Directions: Pull out each line of the material below that contains the string "mount". Treat uppercase and lowercase as different.

Records shown:
## Start
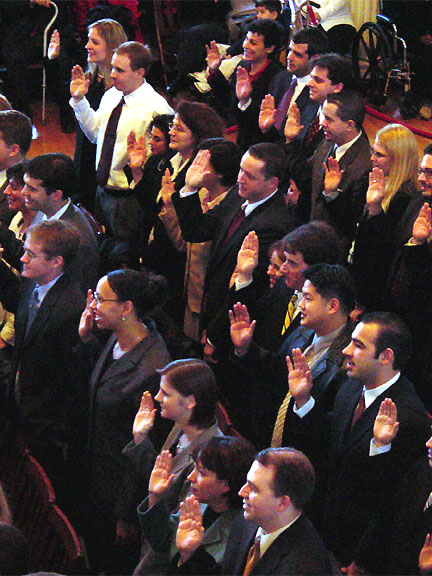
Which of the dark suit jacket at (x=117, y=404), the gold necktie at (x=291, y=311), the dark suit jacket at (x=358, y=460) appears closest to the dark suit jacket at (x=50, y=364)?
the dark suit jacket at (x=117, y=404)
## End
## Start
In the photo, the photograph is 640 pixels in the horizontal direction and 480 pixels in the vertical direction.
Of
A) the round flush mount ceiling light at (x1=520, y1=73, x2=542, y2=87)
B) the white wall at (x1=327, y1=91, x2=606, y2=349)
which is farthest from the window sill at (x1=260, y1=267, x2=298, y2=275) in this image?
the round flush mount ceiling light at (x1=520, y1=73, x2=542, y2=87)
## End
Correct response:
A) the round flush mount ceiling light at (x1=520, y1=73, x2=542, y2=87)
the round flush mount ceiling light at (x1=520, y1=73, x2=542, y2=87)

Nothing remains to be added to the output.